I'll send v4 in a minute, with improved support for older EPYC CPUs.

Guenter

On Thu, Jan 23, 2020 at 02:04:22PM -0800, Guenter Roeck wrote:
> In HWiNFO, we see support for Tccd1, Tccd3, Tccd5, and Tccd7 temperature
> sensors on Zen2 based Threadripper CPUs. Checking register maps on
> Threadripper 3970X confirms SMN register addresses and values for those
> sensors.
> 
> Register values observed in an idle system:
> 
> 0x059950: 00000000 00000abc 00000000 00000ad8
> 0x059960: 00000000 00000ade 00000000 00000ae4
> 
> Under load:
> 
> 0x059950: 00000000 00000c02 00000000 00000c14
> 0x059960: 00000000 00000c30 00000000 00000c22
> 
> More analysis shows that EPYC CPUs support up to 8 CCD temperature
> sensors.
> 
> On top of that, in thm_10_0_sh_mask.h in the Linux kernel, we find
> definitions for THM_DIE{1-3}_TEMP__VALID_MASK, set to 0x00000800, as well
> as matching SMN addresses. This lets us conclude that bit 11 of the
> respective registers is a valid bit. With this assumption, the temperature
> offset is now 49 degrees C. This conveniently matches the documented
> temperature offset for Tdie, again suggesting that above registers indeed
> report temperatures sensor values. Assume that bit 11 is indeed a valid
> bit, and add support for the additional sensors.
> 
> With this patch applied, output from 3970X (idle) looks as follows:
> 
> k10temp-pci-00c3
> Adapter: PCI adapter
> Tdie:         +55.9°C
> Tctl:         +55.9°C
> Tccd1:        +39.8°C
> Tccd3:        +43.8°C
> Tccd5:        +43.8°C
> Tccd7:        +44.8°C
> 
> Tested-by: Michael Larabel <michael@xxxxxxxxxxxx>
> Signed-off-by: Guenter Roeck <linux@xxxxxxxxxxxx>
> ---
> v3: Increased number of supported CCD sensors to 8.

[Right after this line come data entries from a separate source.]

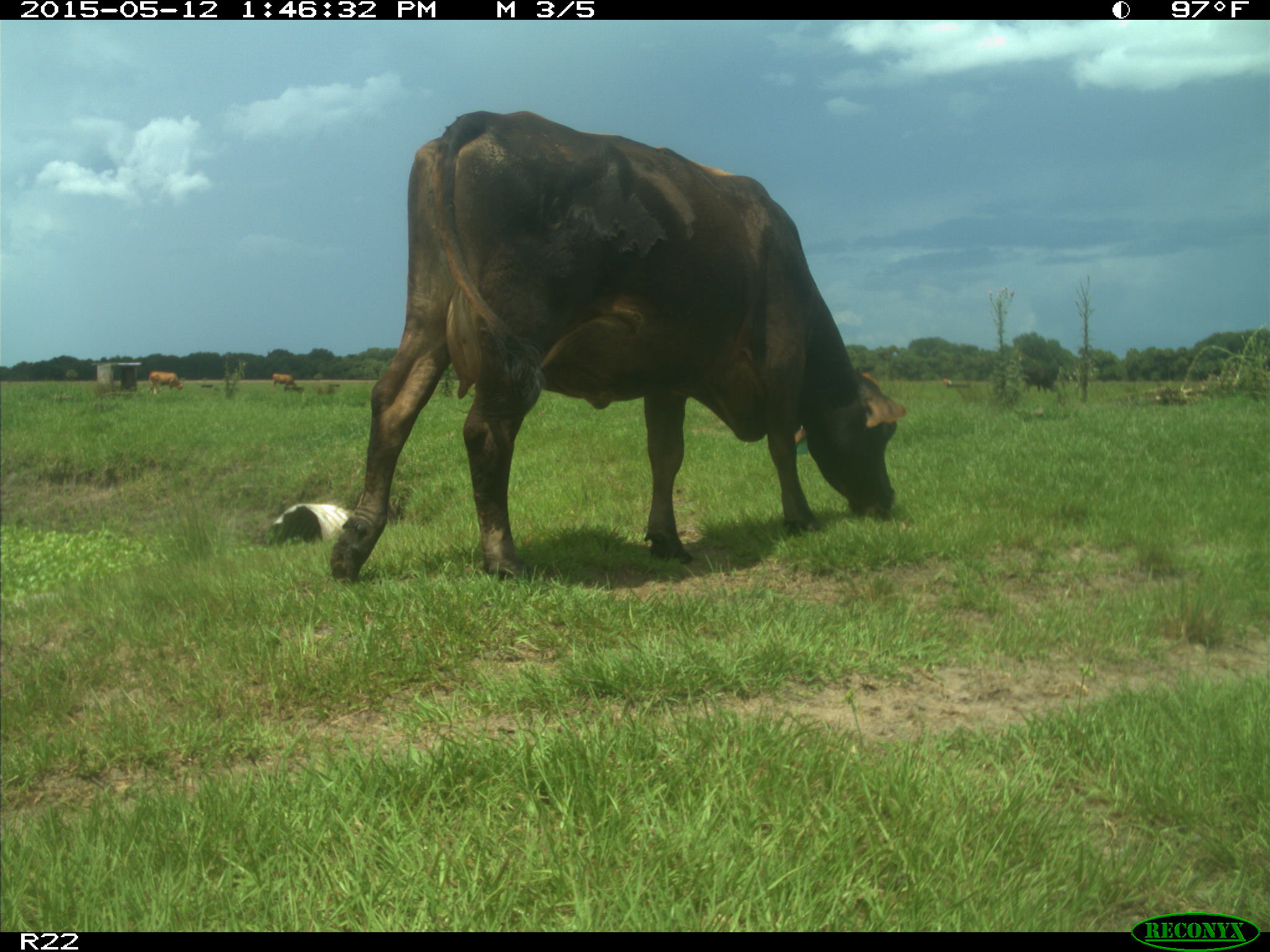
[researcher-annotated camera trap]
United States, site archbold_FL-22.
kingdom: Animalia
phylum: Chordata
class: Mammalia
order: Artiodactyla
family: Bovidae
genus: Bos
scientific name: Bos taurus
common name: domestic cow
Bos taurus (domestic cow).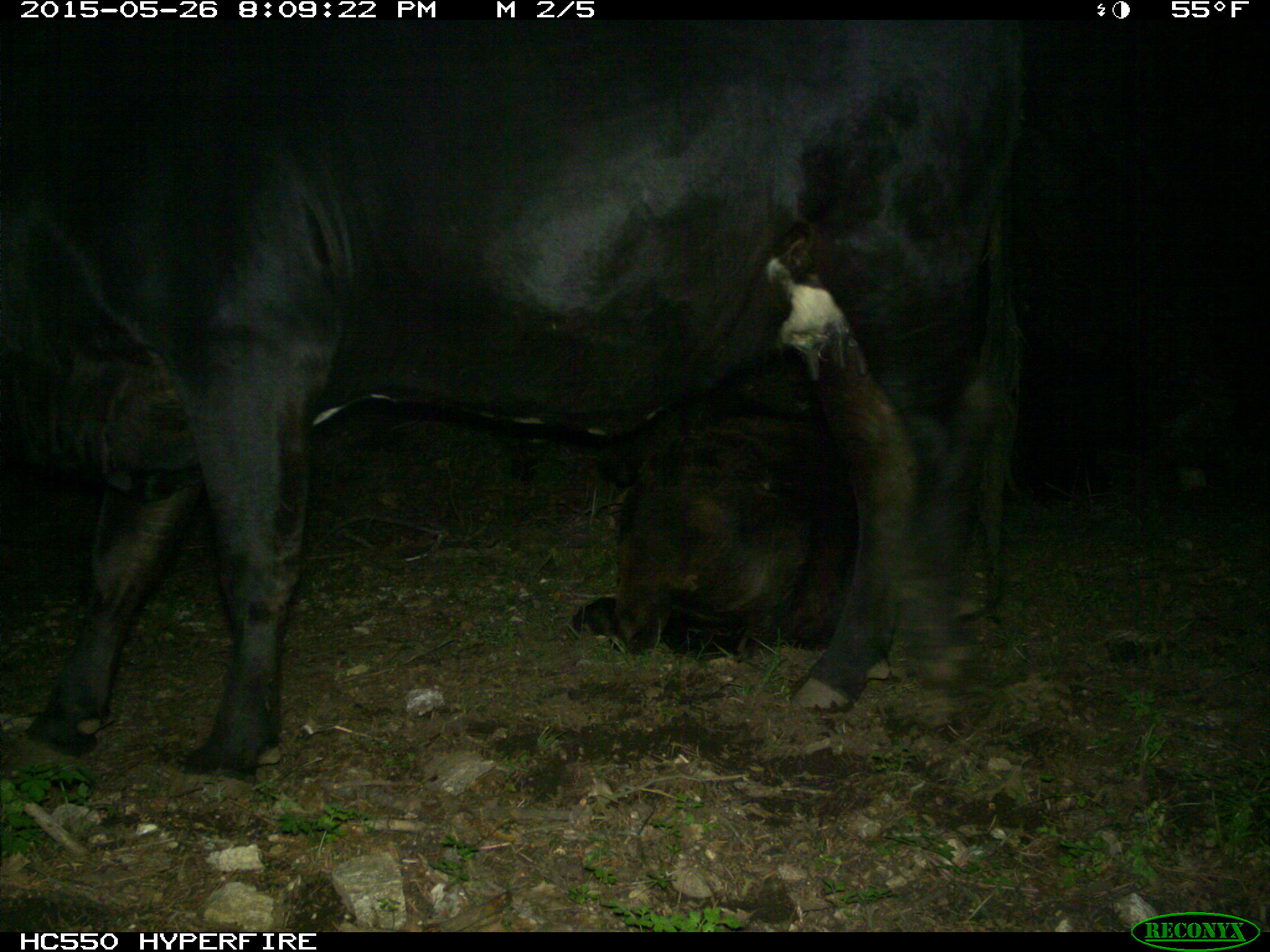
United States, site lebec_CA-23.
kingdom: Animalia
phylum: Chordata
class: Mammalia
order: Artiodactyla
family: Bovidae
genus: Bos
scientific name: Bos taurus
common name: domestic cow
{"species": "Bos taurus (domestic cow)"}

>     Dropped note that functionality on high-end CPUs is not known,
>     since that is no longer correct.
> 
> v2: Added additional sensors to k10temp_info[].
> 
>  drivers/hwmon/k10temp.c | 70 ++++++++++++++++++-----------------------
>  1 file changed, 31 insertions(+), 39 deletions(-)
> 
> diff --git a/drivers/hwmon/k10temp.c b/drivers/hwmon/k10temp.c
> index 5e3f43594084..1634cb6394f0 100644
> --- a/drivers/hwmon/k10temp.c
> +++ b/drivers/hwmon/k10temp.c
> @@ -7,7 +7,7 @@
>   * Copyright (c) 2020 Guenter Roeck <linux@xxxxxxxxxxxx>
>   *
>   * Implementation notes:
> - * - CCD1 and CCD2 register address information as well as the calculation to
> + * - CCD register address information as well as the calculation to
>   *   convert raw register values is from https://github.com/ocerman/zenpower.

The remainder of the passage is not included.